The taint info also says that if it is not a hardware issue then it could be a kernel bug but from what I have read the kernel developers will not accept a bug report if the kernel is marked as tainted.

EDIT:
Reading the kernel documentation on bug reporting and hunting it also shows providing the stack dump and the example has a tainted kernel so maybe the kernel developers will accept bug reports with tainted kernels but with testing carried out to first confirm that non-kernel related issues have been eliminated.

maintech · 22 September 2023 10:13

cat /proc/sys/kernel/tainted outputs 0 or as you said “not tainted”.

bonnietwin · 22 September 2023 10:28

Once set the taint value stays in that file until the system is rebooted and then it is reset back to zero.

The fact that it stays at zero after reboot means that the problem with the bad page reference is normally okay but periodically has a failure that then finds the bad page reference and then sets the taint value.
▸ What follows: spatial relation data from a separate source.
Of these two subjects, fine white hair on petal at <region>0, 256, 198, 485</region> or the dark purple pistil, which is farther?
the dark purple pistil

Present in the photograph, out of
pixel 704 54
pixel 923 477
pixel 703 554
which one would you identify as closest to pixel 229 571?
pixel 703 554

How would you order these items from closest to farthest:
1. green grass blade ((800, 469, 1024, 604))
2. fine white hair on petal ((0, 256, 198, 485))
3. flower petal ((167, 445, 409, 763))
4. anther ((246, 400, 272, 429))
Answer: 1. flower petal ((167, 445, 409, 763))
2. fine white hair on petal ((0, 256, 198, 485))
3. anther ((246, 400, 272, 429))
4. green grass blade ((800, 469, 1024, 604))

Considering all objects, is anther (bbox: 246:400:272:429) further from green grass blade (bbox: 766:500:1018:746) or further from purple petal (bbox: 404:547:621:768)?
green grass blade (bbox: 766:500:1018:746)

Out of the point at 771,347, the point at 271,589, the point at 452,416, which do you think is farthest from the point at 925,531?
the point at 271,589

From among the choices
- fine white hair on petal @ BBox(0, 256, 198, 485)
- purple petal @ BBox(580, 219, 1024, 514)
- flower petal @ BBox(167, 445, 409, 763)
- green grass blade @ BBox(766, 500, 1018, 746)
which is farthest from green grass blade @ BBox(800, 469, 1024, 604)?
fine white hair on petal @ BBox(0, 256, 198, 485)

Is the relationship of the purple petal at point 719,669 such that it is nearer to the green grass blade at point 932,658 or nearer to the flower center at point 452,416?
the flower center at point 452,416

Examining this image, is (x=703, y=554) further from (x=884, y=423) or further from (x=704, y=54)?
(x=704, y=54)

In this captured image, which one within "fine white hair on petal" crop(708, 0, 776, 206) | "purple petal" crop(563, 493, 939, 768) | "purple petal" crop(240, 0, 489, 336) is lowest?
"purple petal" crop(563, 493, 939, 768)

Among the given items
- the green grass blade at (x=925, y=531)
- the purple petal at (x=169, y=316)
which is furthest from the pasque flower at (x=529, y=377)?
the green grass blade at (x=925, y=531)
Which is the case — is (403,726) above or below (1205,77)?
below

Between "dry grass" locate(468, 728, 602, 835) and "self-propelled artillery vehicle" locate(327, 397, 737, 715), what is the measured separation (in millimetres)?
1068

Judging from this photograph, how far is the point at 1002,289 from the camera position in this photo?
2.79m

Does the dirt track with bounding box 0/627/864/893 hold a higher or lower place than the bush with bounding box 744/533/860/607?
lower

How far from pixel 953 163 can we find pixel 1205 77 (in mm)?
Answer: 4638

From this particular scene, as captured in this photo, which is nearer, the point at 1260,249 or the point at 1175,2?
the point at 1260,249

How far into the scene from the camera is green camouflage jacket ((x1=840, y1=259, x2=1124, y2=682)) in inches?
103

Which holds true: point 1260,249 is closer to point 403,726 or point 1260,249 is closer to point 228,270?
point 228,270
You mention that this problem occurs every 24 hours and your original stack report had a time of around 00:17.

Looking through the standard crontab file there is nothing that occurs around that time that might be overloading the memory in some way. Some entries have their settings set nightly but random but then the problem would not be every 24 hours but more variable.

Is there some script that you are running around that time that might be triggering the problem.

Have you run a memtest on the ram?

maintech · 22 September 2023 11:32

I am not running any scripts at all. I have not run a memtest yet.

maintech · 18 October 2023 20:43

Switched out computers which changed me from AMD CPU to Intel. I haven’t had this issue on this computer. Quickest fix I could think of.